Despite calls from some to slow down the pace of reform following the EU Referendum vote, the Government is pressing ahead with its corporation tax reforms. These include the proposals for the reform of the corporation tax loss regime announced at the time of the last Budget, details of which were published in a consultation paper on 26 May 2016.
The draft Finance Bill clauses published on 5 December 2016 include the draft provisions to implement some (but not all) of the proposed changes.
THE MAY 2016 CONSULTATION
By way of reminder, the May 2016 consultation paper set out three main proposals:
- to allow the carry forward of losses (other than capital losses) arising after 1 April 2017 against taxable profits of different activities (and so relax some of the restrictions inherited from the old schedular system);
- to allow carried forward losses arising after 1 April 2017 to be made available by way of group relief to other members of a group; and
- to restrict the amount the amount of taxable profits that can be sheltered by carried forward losses to 50 per cent. of the taxable profits in excess of an allowance of £5m per group of companies.
THE DRAFT FINANCE BILL CLAUSES
The main elements of the May 2016 proposals are retained in the draft legislation.
Relaxations and clarifications
There are, however, some significant relaxations and clarifications.
- The proposed model of the legislation in the May 2016 consultation paper was overly-complicated. For post-April 2017 periods, it required total reliefs for a period to be off-set proportionately between trading and non-trading profits before applying the carry forward rules. It also retained a hierarchy of losses by requiring a company’s carried forward losses arising due to excess management expenses, UK property losses and non-trading losses on intangible fixed assets to be used in priority to carried forward trading losses and non-trading loan relationship deficits. These rather unnecessary complications in the proposed rules are being abandoned. This will allow companies and groups much greater flexibility in the proposed use of post-April 2017 losses.
- The distinction between pre-April 2017 and post-April 2017 losses will be retained, with the old restrictions continuing to apply to pre-April 2017 losses. However, in a further relaxation, the requirement in the May 2016 proposals for pre-April 2017 losses to be used in priority to any post-April 2017 losses is being dropped. Companies will also be able to elect for the automatic set-off of preApril 2017 carried forward trading losses against profits of the same trade in the next accounting period not to apply, but instead for those losses to carry forward to a later period. The combination of these changes will enable companies to choose whether or not to use pre-April 2017 losses before other available losses.
- A simplified calculation will be made available for companies who do not have (or elect not to use) any preApril 2017 trading losses or pre-April 2017 non-trading loan relationship deficits in a given accounting period.
- Losses will not automatically evaporate when a company goes into liquidation.
- Corporate groups will be allowed to allocate the £5m annual allowance between group members at their discretion. The definition of group will now be based on the definition used for group relief purposes, but with additional provisions to prevent fragmentation of existing groups in order to claim more than one £5m allowance.

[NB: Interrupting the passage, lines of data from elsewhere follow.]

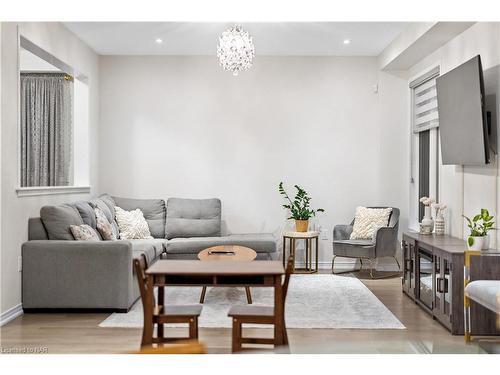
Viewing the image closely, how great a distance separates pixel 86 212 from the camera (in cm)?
527

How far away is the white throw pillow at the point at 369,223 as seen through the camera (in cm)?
650

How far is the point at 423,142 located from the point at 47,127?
13.2 feet

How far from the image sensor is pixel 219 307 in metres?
4.32

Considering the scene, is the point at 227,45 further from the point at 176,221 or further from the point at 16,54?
the point at 176,221

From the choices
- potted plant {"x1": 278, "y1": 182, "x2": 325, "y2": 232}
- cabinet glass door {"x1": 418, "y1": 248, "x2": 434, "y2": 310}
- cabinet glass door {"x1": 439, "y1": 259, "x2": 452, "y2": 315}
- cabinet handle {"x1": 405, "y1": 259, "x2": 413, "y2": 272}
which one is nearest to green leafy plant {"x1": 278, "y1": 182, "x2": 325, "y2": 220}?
potted plant {"x1": 278, "y1": 182, "x2": 325, "y2": 232}

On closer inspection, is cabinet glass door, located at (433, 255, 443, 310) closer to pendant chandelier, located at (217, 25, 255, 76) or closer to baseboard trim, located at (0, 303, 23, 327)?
pendant chandelier, located at (217, 25, 255, 76)

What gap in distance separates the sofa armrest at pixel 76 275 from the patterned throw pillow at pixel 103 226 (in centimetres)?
84

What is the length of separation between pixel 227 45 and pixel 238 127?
1.83 m

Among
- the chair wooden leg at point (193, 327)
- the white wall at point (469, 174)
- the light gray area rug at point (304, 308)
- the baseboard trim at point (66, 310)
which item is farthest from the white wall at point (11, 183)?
the white wall at point (469, 174)

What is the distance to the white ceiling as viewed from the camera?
18.3 feet

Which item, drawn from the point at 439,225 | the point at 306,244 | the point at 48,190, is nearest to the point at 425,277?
the point at 439,225

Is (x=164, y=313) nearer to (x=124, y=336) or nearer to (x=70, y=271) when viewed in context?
(x=124, y=336)

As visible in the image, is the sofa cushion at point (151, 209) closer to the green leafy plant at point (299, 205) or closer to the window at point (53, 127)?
the window at point (53, 127)

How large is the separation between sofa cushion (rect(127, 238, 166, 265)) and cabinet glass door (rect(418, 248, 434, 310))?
7.43 ft
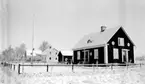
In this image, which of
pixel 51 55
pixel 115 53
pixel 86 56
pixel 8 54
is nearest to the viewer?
pixel 8 54

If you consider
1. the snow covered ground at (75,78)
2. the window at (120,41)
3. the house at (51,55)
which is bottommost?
the snow covered ground at (75,78)

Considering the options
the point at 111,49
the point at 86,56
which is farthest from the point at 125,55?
the point at 86,56

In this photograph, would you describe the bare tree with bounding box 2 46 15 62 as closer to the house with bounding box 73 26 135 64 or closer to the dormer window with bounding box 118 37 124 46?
the house with bounding box 73 26 135 64

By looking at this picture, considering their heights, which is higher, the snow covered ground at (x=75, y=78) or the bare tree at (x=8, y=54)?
the bare tree at (x=8, y=54)

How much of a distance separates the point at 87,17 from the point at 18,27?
2232 mm

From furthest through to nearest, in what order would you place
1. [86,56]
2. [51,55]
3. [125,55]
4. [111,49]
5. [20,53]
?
1. [51,55]
2. [20,53]
3. [86,56]
4. [125,55]
5. [111,49]

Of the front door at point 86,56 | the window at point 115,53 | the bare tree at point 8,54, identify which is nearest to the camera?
the bare tree at point 8,54

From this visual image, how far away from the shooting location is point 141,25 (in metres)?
5.08

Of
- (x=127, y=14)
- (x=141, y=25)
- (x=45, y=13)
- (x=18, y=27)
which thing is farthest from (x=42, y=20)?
(x=141, y=25)

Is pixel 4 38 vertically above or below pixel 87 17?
below

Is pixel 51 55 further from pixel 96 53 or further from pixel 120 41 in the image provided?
pixel 120 41

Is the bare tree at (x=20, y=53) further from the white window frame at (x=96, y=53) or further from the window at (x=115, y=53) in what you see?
the window at (x=115, y=53)

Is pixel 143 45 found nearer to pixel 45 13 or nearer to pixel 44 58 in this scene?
pixel 45 13

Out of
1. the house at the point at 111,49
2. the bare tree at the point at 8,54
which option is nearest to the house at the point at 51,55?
the house at the point at 111,49
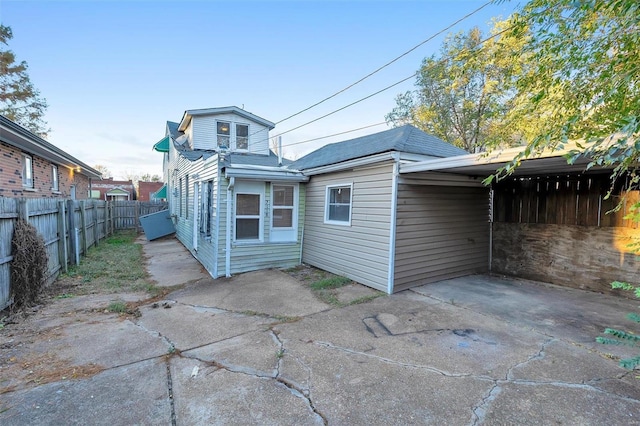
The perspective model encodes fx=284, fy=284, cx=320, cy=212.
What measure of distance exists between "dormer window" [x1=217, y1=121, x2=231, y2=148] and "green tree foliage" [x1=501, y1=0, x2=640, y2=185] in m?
10.8

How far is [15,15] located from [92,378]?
8.85 meters

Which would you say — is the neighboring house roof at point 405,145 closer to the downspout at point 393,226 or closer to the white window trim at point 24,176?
the downspout at point 393,226

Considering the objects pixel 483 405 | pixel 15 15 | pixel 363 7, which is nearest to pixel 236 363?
pixel 483 405

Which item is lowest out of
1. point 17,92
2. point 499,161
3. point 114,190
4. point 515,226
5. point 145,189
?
point 515,226

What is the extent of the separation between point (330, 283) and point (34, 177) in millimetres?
11606

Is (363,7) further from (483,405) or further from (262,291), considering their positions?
(483,405)

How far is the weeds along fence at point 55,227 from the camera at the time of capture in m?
4.12

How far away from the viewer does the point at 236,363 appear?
9.93 feet

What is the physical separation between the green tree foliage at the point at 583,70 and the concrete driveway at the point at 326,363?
78.9 inches

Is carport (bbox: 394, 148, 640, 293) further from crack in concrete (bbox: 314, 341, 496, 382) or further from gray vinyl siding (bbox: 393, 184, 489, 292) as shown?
crack in concrete (bbox: 314, 341, 496, 382)

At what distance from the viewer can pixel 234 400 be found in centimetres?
243

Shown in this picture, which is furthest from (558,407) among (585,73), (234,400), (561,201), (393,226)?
(561,201)

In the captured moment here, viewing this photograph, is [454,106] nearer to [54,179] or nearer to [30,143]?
[30,143]

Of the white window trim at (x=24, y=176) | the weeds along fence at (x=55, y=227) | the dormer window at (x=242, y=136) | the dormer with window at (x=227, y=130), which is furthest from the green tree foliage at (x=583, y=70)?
the white window trim at (x=24, y=176)
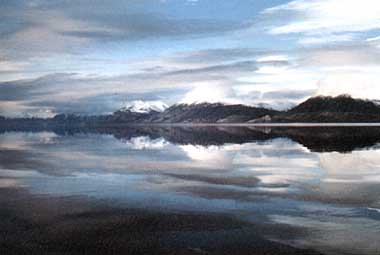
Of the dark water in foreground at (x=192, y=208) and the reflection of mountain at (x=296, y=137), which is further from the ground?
the reflection of mountain at (x=296, y=137)

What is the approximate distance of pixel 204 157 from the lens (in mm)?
25094

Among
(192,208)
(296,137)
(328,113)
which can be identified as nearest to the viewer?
(192,208)

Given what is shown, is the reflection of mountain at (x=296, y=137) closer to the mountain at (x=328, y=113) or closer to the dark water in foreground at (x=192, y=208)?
the dark water in foreground at (x=192, y=208)

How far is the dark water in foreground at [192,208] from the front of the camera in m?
9.25

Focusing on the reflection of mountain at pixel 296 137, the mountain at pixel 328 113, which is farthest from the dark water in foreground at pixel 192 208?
the mountain at pixel 328 113

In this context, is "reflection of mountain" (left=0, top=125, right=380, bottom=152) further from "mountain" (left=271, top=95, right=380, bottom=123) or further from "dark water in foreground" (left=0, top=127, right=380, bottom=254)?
"mountain" (left=271, top=95, right=380, bottom=123)

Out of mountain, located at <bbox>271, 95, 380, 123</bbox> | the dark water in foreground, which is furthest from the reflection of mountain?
mountain, located at <bbox>271, 95, 380, 123</bbox>

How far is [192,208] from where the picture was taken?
12.3 meters

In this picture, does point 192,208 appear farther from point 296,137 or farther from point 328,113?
point 328,113

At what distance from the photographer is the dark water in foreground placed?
925 cm

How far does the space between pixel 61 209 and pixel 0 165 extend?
36.9 ft

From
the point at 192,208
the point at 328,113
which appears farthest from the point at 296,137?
the point at 328,113

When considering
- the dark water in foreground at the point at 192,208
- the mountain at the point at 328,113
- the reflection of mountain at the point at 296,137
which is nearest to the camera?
the dark water in foreground at the point at 192,208

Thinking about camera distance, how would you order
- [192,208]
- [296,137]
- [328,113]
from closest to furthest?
[192,208]
[296,137]
[328,113]
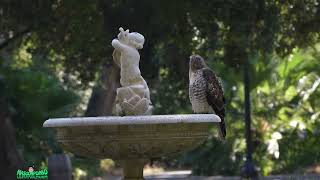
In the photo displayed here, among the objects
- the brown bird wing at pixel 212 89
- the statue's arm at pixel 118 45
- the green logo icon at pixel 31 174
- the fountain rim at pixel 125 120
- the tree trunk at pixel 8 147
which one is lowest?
the green logo icon at pixel 31 174

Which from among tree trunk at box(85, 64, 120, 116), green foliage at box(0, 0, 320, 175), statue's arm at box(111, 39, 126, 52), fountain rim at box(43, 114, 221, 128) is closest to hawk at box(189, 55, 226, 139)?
statue's arm at box(111, 39, 126, 52)

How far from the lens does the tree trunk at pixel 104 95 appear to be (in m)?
19.1

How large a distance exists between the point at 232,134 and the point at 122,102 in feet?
42.5

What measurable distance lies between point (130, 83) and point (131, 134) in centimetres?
103

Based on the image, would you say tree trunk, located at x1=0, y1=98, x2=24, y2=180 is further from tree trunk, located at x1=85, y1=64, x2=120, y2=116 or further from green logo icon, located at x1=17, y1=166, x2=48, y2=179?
tree trunk, located at x1=85, y1=64, x2=120, y2=116

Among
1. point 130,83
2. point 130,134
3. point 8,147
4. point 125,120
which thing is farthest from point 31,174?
point 125,120

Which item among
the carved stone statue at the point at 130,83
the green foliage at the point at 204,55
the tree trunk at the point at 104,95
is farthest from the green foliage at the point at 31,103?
A: the carved stone statue at the point at 130,83

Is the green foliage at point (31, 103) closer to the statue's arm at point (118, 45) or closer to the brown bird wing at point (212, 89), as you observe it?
the brown bird wing at point (212, 89)

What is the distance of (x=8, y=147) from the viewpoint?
14.3m

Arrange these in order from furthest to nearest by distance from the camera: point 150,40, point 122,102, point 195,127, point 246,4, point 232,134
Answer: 1. point 232,134
2. point 150,40
3. point 246,4
4. point 122,102
5. point 195,127

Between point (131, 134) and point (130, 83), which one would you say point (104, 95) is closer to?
point (130, 83)

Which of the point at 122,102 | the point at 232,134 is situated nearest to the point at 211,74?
the point at 122,102

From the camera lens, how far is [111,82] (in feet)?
62.1

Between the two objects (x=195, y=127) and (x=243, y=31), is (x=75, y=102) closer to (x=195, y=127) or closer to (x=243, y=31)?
(x=243, y=31)
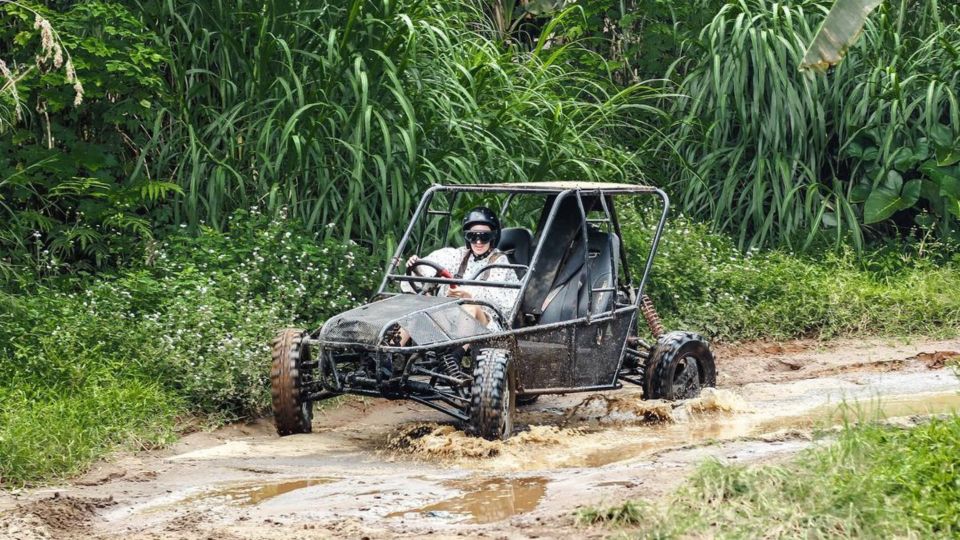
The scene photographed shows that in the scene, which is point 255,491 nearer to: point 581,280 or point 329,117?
point 581,280

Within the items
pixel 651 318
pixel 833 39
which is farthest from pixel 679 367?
pixel 833 39

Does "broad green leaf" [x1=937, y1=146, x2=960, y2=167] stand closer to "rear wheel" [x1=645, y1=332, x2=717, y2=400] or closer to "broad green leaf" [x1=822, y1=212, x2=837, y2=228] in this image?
"broad green leaf" [x1=822, y1=212, x2=837, y2=228]

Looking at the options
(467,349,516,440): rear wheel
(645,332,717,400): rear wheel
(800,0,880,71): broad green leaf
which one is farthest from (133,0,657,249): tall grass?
(467,349,516,440): rear wheel

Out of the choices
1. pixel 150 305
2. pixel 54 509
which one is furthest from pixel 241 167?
pixel 54 509

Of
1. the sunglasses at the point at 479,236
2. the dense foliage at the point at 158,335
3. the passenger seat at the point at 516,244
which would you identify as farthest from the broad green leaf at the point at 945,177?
the sunglasses at the point at 479,236

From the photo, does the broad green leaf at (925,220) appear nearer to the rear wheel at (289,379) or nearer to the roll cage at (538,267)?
the roll cage at (538,267)

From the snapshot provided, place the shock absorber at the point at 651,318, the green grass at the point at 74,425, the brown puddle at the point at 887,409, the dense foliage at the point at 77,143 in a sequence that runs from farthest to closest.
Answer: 1. the dense foliage at the point at 77,143
2. the shock absorber at the point at 651,318
3. the brown puddle at the point at 887,409
4. the green grass at the point at 74,425

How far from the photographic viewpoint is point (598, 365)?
8742mm

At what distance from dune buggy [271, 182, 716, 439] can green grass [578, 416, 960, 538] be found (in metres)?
2.14

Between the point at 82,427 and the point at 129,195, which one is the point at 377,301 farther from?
the point at 129,195

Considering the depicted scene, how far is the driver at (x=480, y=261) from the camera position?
343 inches

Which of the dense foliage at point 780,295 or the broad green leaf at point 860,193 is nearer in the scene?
the dense foliage at point 780,295

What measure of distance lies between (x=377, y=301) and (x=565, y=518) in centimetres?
299

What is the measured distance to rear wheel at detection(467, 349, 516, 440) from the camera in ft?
24.8
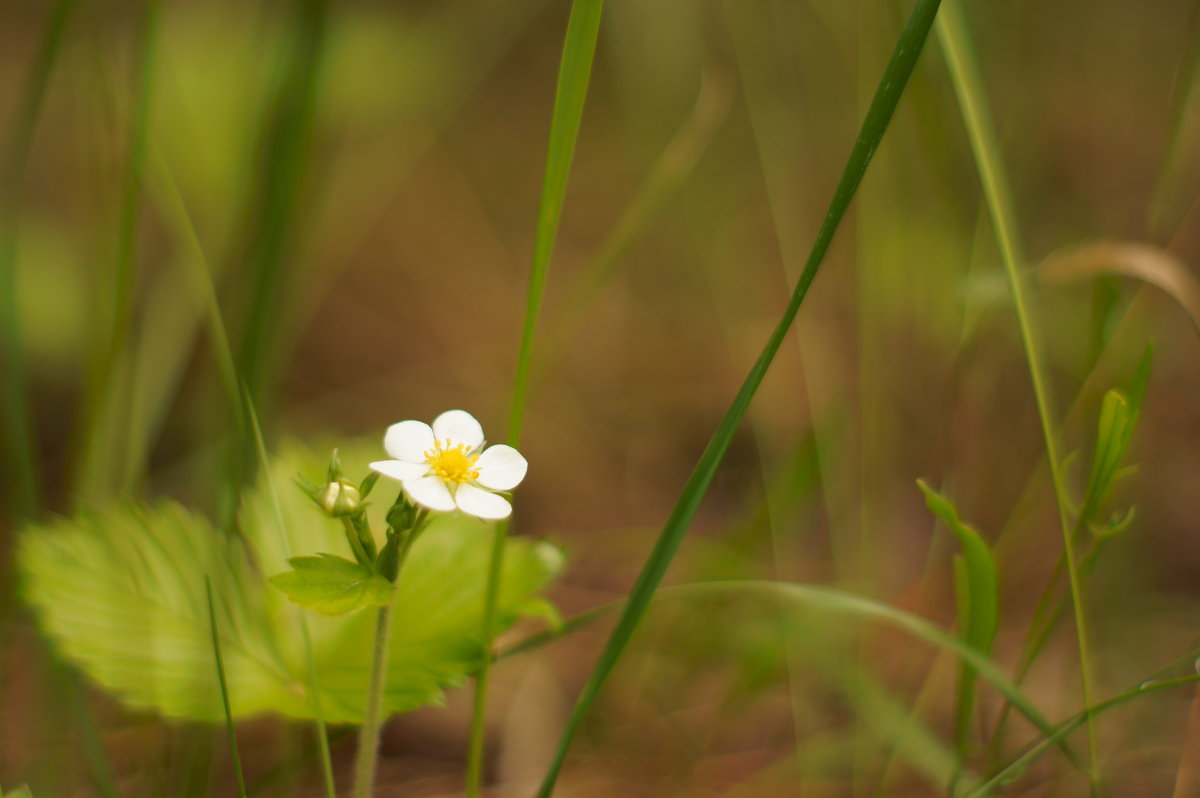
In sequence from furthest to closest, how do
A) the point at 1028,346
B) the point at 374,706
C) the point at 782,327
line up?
the point at 1028,346 < the point at 374,706 < the point at 782,327

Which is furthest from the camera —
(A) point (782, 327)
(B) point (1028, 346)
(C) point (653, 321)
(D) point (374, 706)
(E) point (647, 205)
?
(C) point (653, 321)

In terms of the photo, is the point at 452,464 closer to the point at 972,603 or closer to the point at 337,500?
the point at 337,500

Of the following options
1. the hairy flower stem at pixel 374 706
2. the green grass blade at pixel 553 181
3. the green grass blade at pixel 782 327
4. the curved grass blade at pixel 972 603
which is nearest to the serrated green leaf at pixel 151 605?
the hairy flower stem at pixel 374 706

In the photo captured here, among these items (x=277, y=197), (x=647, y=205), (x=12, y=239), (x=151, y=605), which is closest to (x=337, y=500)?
(x=277, y=197)

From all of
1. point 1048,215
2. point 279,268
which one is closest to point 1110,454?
point 279,268

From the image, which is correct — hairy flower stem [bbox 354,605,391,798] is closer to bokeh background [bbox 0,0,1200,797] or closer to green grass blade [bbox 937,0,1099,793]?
bokeh background [bbox 0,0,1200,797]

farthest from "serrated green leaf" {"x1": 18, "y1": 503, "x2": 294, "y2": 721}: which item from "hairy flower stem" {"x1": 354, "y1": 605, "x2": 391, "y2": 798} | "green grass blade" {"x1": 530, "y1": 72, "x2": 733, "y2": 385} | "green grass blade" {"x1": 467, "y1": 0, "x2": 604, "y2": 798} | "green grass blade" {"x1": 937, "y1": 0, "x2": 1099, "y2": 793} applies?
"green grass blade" {"x1": 937, "y1": 0, "x2": 1099, "y2": 793}
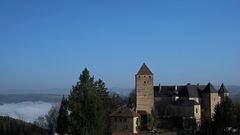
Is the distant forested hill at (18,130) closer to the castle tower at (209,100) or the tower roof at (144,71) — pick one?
the tower roof at (144,71)

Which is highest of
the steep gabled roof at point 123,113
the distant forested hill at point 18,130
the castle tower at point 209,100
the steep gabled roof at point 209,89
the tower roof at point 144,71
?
the tower roof at point 144,71

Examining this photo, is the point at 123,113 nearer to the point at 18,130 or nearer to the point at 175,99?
the point at 175,99

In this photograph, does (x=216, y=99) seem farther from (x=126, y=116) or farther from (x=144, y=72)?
(x=126, y=116)

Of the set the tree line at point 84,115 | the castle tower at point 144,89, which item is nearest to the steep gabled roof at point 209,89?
the castle tower at point 144,89

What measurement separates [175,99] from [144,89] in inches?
314

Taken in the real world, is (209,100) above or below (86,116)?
above

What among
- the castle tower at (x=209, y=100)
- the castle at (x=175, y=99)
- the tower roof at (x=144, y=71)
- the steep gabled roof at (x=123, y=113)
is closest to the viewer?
the steep gabled roof at (x=123, y=113)

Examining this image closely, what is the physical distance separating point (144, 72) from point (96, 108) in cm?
4186

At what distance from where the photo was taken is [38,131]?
309ft

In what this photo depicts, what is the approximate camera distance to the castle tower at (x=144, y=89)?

Unintended consequences: fixed term investment projects
The Government has recognised that the proposed limits on the use of carried forward losses could have had significant effects on fixed term investment projects which make large up-front losses but which generate profits towards the end of the project.
- The Government is proposing to address this issue by allowing any carried forward losses which remain unused when a trade ceases to be carried back against profits for the final 36 months of trading without limit (i.e. without being subject to the £5m cap or 50% restriction above profits of £5m) provided that the profits arise after 1 April 2017. For post-April 2017 losses, the carry back will be allowed against total profits. For pre-April 2017, the carry back will only be permitted against profits of the same trade.
More anti-avoidance rules
The revised proposals also contain plans for a multitude of additional anti-avoidance rules, which have yet to be drafted. These will include:
- new rules to prevent the surrender of pre-acquisition carried forward losses to members of a new group for a period of five years after a company joins a new group;
- the extension of the existing restrictions on the use of losses following a change of ownership so that the relevant conditions will have to be met for a five-year period (as compared with the current three-year period) and to restrict the use of losses if the nature or conduct of a business changes within five years of a change in ownership (i.e. not just where there is a major change);
- new rules to re-impose the streaming of losses if a business becomes small or negligible (e.g. if a trade becomes small or negligible, any carried forward trading losses will only be available for set off against profits of the same trade); and
- new rules to prevent the refreshing of losses by converting carried forward losses into in-year losses which will extend not just to trading losses but to other losses as well;
- the introduction of regime-wide TAAR.
The rules will remain very complicated for banks to apply as they will still have to manage the combined effect of the new rules and the separate regime which applies to losses accruing prior to April 2015. In addition, the Government has also decided not to respond to pleas from the insurance industry to address the effect of the proposals on their regulatory capital position.
Furthermore, even after the proposed changes, the new regime will be a net cost to larger corporate groups. The figures published by HMRC at the time of the draft Finance Bill clauses predict that the effect of the new rules will be to increase the tax take by amounts ranging between roughly £250m and £400m in each of the first four years after their introduction.